The painting depicts a pensive young man on a tawny background and is signed by Frans David Oeder, a Dutch artist who emigrated to South Africa in 1890. Frances Christie, the Antiques Roadshow’s specialist in pictures, believes the work was a personal painting carried out at the turn of the century.

“It feels exceptionally fresh, it could have been painted yesterday,” said Christie, an independent art advisor with an expertise in 20th-century British and European art. “Oeder has managed to capture very subtle facial features and the thoughtfulness of this person beautifully. He has made this portrait look effortless. It’s such a spontaneous image.”

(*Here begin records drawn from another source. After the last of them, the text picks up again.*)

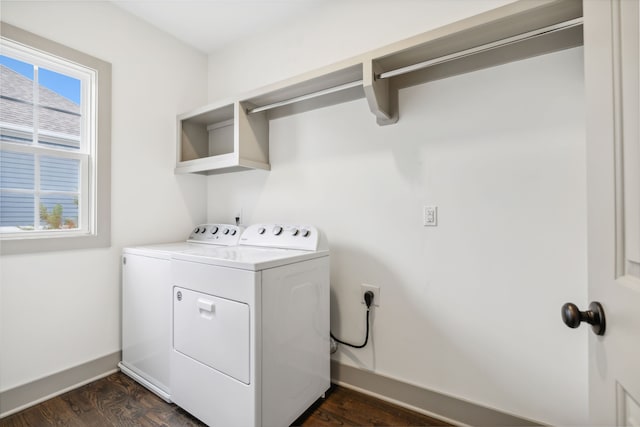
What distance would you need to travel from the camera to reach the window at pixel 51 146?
1.61 metres

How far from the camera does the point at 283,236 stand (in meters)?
1.79

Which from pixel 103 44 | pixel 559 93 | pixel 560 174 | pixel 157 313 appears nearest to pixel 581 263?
pixel 560 174

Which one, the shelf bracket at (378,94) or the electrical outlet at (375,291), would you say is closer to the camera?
the shelf bracket at (378,94)

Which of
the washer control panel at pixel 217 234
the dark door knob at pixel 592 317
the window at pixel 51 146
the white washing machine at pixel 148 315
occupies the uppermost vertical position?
the window at pixel 51 146

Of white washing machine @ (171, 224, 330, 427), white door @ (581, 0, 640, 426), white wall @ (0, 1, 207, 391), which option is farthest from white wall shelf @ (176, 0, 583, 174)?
white washing machine @ (171, 224, 330, 427)

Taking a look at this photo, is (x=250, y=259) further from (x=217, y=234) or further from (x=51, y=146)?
(x=51, y=146)

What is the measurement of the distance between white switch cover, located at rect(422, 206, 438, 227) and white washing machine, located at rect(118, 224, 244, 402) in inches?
49.9

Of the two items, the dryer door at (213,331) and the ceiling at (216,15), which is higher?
the ceiling at (216,15)

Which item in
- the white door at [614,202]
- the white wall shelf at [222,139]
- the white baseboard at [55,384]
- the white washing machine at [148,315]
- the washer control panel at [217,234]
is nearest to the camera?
the white door at [614,202]

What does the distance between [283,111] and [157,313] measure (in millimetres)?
1576

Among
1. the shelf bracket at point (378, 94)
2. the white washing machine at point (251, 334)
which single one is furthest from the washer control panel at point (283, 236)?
the shelf bracket at point (378, 94)

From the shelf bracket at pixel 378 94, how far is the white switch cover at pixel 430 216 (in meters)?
0.55

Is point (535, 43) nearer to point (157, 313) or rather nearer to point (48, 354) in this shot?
point (157, 313)

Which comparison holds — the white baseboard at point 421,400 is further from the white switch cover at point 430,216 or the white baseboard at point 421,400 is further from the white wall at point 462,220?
the white switch cover at point 430,216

The owner of the Oeder painting grew up in Cape Town and moved to the United Kingdom in the ‘80s. He returned frequently to visit family and on one trip in 1988 he saw the Oeder painting in a second-hand shop. “As soon as I saw him [the painting], I thought, I have to have it,” the guest, who paid less than £30 ($40) for the painting, said. “[I was drawn] to its simplicity, how it captured the essence of a person, and the colors are also lovely.”

a close up of a painting of a boy on a yellow background, its by Oeder

It is believed Oeder painted the work at the turn of the century. Photo: BBC/Antiques Roadshow.

The painting is unusual for Oeder, an artist best-known today for landscape and still-life works. When Oeder arrived in South Africa, he was one of very few classically trained artists—he had studied at art school in Rotterdam and later toured Italy—and he took on a range of jobs including interior decoration, painting railway posts, and teaching. When the Second Boer War arrived in 1899, he was chosen as the official war artist by the Boer Republic’s President Paul Kruger.

By the 1930s, Oeder was a widely acclaimed in South Africa, a status cemented by his portraits of leading political figures. “Oeder was extremely well known,” Christie said. “This painting wouldn’t have been a commission, it was clearly a boy he came across and asked to sit for him.”

The appraisal was aired in the September 15th episode of the Antiques Roadshow’s latest series. It took place at Pitzhanger Manor and Gallery, the country home of neoclassical architect Sir John Soane, in Ealing, west London.